◆ OBJECTIVE: Transcribe every entry below word for word, but skip the pictures.

◆ DATA SUPPLIED:
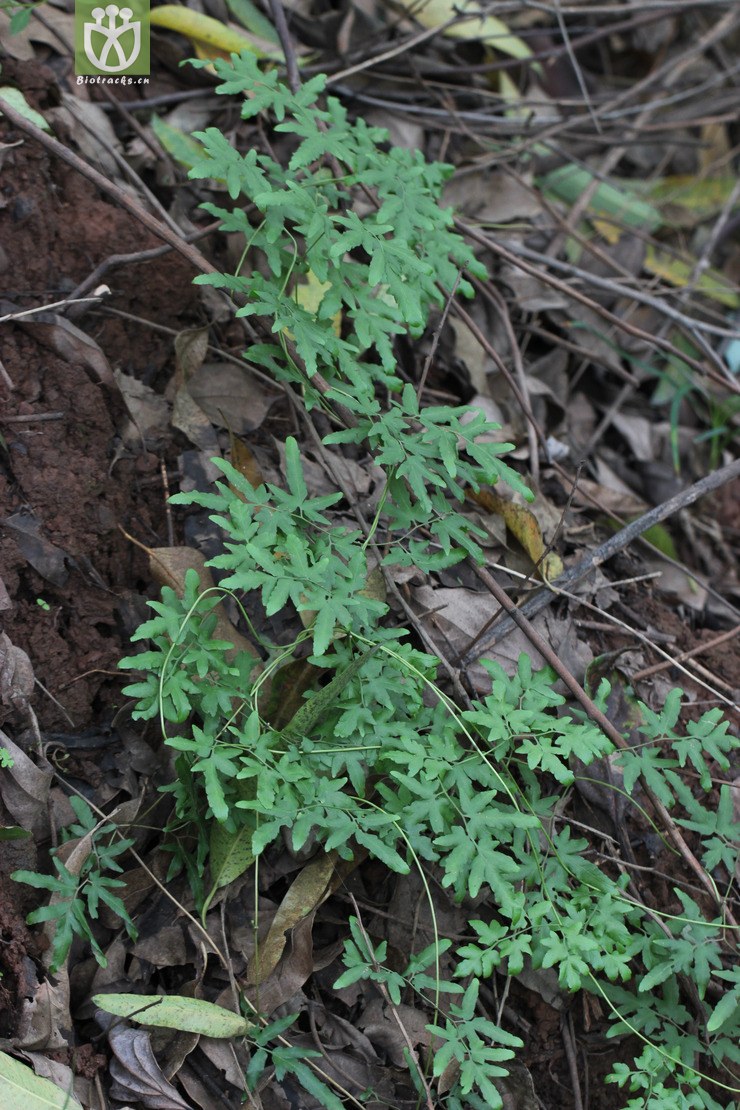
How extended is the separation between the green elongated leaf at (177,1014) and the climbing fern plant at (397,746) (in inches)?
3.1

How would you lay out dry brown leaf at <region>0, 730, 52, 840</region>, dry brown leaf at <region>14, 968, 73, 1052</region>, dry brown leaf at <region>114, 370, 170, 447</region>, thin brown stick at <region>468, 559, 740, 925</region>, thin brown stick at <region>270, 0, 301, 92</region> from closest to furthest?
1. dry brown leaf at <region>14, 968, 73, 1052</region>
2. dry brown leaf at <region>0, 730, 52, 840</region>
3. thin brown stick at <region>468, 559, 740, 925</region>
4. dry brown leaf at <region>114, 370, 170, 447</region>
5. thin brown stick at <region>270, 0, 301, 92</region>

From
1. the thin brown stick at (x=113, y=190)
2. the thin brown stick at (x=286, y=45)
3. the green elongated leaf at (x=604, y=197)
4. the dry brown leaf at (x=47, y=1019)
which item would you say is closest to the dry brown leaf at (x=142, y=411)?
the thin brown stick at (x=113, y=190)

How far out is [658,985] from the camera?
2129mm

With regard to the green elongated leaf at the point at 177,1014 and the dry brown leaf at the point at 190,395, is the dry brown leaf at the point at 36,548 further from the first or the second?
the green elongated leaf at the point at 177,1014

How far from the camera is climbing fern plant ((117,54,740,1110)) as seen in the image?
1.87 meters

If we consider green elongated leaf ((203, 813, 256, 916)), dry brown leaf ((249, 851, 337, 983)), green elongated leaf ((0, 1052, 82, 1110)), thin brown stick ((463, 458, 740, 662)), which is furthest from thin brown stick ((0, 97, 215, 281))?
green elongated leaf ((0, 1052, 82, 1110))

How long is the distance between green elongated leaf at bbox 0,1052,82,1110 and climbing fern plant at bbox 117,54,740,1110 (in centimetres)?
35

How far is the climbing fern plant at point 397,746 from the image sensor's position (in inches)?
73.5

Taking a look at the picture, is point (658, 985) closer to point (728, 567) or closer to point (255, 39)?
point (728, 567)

◆ SOLUTION TO THIS TASK:
How extended is the separation between the green elongated leaf at (177,1014) and the climbing fern plant at (397,746) (in inches)?
3.1

How would you lay out dry brown leaf at <region>0, 730, 52, 840</region>, dry brown leaf at <region>14, 968, 73, 1052</region>, dry brown leaf at <region>114, 370, 170, 447</region>, thin brown stick at <region>468, 559, 740, 925</region>, thin brown stick at <region>270, 0, 301, 92</region> from closest to furthest?
1. dry brown leaf at <region>14, 968, 73, 1052</region>
2. dry brown leaf at <region>0, 730, 52, 840</region>
3. thin brown stick at <region>468, 559, 740, 925</region>
4. dry brown leaf at <region>114, 370, 170, 447</region>
5. thin brown stick at <region>270, 0, 301, 92</region>

From
1. the thin brown stick at (x=113, y=190)
2. the thin brown stick at (x=286, y=45)
3. the green elongated leaf at (x=604, y=197)
4. the dry brown leaf at (x=47, y=1019)
which item would you say is closest to the dry brown leaf at (x=142, y=411)?
the thin brown stick at (x=113, y=190)

How far out is [658,985] from the camera?
2129mm

With regard to the green elongated leaf at the point at 177,1014 and the dry brown leaf at the point at 190,395, is the dry brown leaf at the point at 36,548 further from the first or the second?
the green elongated leaf at the point at 177,1014

How far from the camera is climbing fern plant ((117,54,740,1110)) as seen in the image?
1.87 meters

If we consider green elongated leaf ((203, 813, 256, 916)), dry brown leaf ((249, 851, 337, 983)), green elongated leaf ((0, 1052, 82, 1110)), thin brown stick ((463, 458, 740, 662)), which is furthest from thin brown stick ((0, 97, 215, 281))?
green elongated leaf ((0, 1052, 82, 1110))

How long is the distance between green elongated leaf at bbox 0,1052,82,1110 and climbing fern plant at bbox 117,54,740,1110 (in centimetres)?
35

How far is the climbing fern plant at point 397,746 from the image sensor's position (in inches)?
73.5

Taking a look at the picture, is point (658, 985) closer to point (728, 567) or closer to point (255, 39)?
point (728, 567)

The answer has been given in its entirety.